# Student Visa to Tourist Visa then Extend or Change to Student



## aussiebrasil (Sep 10, 2010)

Hi Guys, 

We are in a bit of a pickle as to what is the best decision. 

My 29yr old brasillian bf has been living in Australia since Sep 2008. Between first arriving Sep 2008 and April 2010 he has been on a student visa studying at a private college (subclass 572). 

As a side note we started dating in January 2010. In Brasil his formal qualification is as a secondary school teacher. In australia these quals are not recognised as he has not completed iels test to the appropriate level or applied for skilled work visa recognition. 

At the expiration of his last Student Visa, the private college pulled the plug on next round of enrolments. They claimed that no enrolment spaces were left for that study period although he was enrolled in a rollover 2 year course. This left him with no option but to take up a tourist visa if he wanted to stay in Australia. This visa will expire in early October 2010. 
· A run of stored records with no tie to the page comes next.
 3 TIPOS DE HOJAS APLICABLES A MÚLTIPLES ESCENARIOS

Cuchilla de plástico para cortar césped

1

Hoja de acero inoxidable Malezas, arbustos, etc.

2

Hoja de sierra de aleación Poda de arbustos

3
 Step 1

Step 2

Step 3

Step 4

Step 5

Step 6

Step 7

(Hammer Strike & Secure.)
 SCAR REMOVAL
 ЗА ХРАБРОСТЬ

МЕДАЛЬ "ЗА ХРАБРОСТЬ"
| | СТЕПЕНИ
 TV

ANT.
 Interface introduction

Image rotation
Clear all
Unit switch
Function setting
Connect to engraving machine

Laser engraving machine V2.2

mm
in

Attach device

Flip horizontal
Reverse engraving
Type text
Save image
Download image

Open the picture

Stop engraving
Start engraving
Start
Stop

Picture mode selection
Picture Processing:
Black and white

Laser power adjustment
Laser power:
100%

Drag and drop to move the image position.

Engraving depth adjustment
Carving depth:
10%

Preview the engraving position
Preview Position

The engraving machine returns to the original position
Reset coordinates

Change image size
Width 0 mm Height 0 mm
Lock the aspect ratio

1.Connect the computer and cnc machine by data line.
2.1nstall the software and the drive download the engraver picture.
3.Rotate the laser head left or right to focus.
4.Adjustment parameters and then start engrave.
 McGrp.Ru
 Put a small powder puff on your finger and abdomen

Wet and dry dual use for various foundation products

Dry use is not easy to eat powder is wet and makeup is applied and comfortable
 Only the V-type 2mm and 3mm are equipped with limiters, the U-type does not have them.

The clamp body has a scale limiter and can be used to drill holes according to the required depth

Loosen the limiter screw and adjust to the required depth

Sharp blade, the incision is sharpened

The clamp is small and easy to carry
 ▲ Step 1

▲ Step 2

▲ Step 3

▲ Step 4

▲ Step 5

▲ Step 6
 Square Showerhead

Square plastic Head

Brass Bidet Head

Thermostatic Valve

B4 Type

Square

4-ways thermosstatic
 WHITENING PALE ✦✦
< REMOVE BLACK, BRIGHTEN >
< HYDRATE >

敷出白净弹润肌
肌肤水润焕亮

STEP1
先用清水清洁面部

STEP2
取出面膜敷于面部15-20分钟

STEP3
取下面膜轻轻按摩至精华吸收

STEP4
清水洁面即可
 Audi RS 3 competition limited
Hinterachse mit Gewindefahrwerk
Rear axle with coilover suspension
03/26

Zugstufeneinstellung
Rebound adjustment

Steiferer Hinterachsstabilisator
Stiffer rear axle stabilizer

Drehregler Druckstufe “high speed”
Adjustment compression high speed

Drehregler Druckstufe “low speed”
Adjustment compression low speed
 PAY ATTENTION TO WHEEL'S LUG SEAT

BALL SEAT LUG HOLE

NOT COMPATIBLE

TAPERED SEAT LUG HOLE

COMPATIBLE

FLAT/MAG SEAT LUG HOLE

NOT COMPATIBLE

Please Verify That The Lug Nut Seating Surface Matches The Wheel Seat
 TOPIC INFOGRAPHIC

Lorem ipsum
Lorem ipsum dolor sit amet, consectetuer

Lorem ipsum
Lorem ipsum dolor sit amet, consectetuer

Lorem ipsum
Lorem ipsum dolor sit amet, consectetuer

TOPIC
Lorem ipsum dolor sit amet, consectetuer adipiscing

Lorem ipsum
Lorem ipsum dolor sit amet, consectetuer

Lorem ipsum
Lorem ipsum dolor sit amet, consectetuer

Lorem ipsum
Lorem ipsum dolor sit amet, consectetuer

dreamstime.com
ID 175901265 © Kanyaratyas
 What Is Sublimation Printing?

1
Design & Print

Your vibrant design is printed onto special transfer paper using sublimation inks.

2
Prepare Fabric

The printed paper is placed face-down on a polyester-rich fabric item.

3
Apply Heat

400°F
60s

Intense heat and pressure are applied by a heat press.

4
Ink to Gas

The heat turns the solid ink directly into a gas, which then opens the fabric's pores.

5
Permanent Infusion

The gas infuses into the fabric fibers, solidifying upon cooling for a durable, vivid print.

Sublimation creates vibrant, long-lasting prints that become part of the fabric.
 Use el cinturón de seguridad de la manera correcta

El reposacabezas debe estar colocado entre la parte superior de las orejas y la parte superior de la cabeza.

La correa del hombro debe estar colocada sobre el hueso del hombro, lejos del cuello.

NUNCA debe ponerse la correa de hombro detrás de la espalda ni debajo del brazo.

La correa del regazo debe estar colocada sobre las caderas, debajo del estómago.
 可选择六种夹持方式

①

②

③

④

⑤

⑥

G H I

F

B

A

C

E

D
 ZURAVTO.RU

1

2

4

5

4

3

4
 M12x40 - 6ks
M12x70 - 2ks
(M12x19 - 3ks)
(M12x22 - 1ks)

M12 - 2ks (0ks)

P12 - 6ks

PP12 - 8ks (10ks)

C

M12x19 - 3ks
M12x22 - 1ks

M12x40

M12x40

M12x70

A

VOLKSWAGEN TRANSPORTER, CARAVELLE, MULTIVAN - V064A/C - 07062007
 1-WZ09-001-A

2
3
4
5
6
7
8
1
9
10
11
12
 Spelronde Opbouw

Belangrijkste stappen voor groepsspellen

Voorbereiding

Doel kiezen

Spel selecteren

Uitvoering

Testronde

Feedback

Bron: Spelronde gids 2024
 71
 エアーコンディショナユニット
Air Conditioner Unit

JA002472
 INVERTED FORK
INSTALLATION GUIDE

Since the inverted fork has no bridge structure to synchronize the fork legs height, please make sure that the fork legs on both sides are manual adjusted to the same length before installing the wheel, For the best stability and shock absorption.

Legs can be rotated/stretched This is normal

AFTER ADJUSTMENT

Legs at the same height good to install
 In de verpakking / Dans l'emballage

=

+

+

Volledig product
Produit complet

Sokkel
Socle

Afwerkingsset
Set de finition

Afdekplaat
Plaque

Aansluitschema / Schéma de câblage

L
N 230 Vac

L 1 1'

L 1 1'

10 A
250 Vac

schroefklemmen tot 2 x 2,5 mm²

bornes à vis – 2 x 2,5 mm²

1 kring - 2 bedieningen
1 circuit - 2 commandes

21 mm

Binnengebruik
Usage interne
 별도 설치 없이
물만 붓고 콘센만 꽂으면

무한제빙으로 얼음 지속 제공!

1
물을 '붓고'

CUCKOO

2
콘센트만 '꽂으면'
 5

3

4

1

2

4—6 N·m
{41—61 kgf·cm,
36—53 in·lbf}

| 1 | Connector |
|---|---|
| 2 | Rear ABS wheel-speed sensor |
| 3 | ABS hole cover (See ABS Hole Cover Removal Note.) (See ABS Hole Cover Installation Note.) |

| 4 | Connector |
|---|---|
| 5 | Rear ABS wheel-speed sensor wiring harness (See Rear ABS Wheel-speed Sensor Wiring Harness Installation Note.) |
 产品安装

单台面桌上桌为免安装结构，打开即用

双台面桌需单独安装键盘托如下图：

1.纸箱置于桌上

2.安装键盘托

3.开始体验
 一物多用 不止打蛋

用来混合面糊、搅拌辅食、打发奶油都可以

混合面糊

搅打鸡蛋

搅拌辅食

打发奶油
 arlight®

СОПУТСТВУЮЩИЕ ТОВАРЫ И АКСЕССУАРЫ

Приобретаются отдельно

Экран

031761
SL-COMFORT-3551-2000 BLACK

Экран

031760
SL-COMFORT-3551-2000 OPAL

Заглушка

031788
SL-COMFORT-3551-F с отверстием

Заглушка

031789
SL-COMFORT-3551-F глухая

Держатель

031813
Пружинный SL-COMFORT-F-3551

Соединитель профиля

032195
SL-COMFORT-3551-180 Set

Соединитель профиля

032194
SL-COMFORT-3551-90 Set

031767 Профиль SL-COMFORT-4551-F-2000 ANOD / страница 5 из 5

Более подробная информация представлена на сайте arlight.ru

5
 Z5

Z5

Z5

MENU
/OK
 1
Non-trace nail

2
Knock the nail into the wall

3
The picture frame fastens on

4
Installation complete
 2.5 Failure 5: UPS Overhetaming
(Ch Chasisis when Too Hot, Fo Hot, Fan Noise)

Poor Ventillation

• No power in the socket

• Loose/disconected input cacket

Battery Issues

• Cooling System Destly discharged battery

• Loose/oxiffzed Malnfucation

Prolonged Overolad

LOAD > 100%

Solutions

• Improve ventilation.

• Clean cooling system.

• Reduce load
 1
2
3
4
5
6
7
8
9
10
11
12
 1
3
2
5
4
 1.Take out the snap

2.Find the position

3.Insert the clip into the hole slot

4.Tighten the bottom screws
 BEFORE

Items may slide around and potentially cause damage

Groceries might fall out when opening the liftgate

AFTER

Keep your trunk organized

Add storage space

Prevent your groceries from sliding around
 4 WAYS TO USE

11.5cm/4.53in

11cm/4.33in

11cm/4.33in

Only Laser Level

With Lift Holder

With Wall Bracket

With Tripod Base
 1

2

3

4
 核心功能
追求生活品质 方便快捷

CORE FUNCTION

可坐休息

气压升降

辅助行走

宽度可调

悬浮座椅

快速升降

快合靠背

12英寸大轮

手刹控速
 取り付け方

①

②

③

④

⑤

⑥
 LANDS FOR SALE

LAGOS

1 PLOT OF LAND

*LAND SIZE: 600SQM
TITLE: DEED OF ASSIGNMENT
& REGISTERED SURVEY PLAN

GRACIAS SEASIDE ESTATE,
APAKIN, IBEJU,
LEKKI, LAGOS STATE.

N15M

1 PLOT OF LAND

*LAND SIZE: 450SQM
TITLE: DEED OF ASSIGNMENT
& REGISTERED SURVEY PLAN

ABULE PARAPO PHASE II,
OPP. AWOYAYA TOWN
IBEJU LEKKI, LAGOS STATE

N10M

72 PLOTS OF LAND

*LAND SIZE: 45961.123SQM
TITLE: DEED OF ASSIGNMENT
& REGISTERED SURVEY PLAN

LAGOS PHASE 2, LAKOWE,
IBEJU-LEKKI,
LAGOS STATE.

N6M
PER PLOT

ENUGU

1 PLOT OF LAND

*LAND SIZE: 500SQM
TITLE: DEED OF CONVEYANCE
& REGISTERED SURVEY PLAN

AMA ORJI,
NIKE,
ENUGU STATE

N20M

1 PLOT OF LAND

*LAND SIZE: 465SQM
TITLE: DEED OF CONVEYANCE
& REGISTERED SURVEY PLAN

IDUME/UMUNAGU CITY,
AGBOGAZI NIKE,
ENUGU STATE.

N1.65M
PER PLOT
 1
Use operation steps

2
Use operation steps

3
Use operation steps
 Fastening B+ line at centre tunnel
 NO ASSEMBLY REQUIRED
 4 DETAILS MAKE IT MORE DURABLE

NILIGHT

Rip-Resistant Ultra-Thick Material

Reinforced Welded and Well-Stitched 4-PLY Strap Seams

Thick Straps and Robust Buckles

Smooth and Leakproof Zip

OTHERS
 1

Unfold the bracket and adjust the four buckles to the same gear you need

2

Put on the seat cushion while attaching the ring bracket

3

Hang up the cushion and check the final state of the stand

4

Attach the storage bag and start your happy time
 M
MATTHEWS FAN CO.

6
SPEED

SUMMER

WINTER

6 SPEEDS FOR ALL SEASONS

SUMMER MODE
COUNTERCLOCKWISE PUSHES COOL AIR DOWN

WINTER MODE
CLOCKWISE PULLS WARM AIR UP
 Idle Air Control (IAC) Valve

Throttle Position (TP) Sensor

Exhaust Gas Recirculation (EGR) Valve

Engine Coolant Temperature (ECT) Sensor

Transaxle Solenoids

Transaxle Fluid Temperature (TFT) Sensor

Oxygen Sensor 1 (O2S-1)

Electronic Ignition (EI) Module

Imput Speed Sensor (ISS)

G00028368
As we see it there are a number of sketchy options now available:
- Apply to extend current tourist visa (this will only buy us 6 months at the most - correct me if I'm wrong?)

- Re-enrol as a student 
*Would Immigration allow transition from student to tourist and back again?

- Very long shot to begin application for partner visa. 
*We don't have the criteria required for this application as we didn't plan for this situation (just thought we could let our normal natural relationship develop as it would)

The long of it is that we would like the extra time to stay together. We have taken a number of holidays around queensland, australia and most recently in se asia together. we are both at the stage in our lives where this is the next natural progression however its made slightly more difficult by these beaurocratic pressures which are there for a good reason. 

Would be great if we can get some feedback regarding application for extension of tourist visa or re-enrolment as a student after having been on a tourist visa. THANKS in advance.


----------



## Wanderer (Jun 16, 2007)

If he meets eligibility requirements for a student visa [ and there are some onerous financial requirements ] he should be able to get a student visa.
Alternately, the tourist visa extension may be a possibility but he'll also need to show means of support and even if successful, he'll probably have a No Further Stay condition on the visa which would prevent him from applying onshore for a partner visa, so another trip out of Australia would be required to apply.
If you are in NSW, ACT, Vic. or Tassie you may also be in a position to apply via Births Deaths & Marriages for a relationship registration and that provides a waiver for needing the full 12 months residing together.
But if his current tourist visa has a No Further Stay condition, it'll still mean a trip abroad to apply for the partner visa.


----------



## aussiebrasil (Sep 10, 2010)

Thanks so much for your advice. We really appreciate it. Now let's see how it goes.


----------



## Wanderer (Jun 16, 2007)

I should add too re


> But if his current tourist visa has a No Further Stay condition


 , that'll obviously affect his eligibility re getting a further student visa or even an extension of the tourist visa too, it applying to all visas.


----------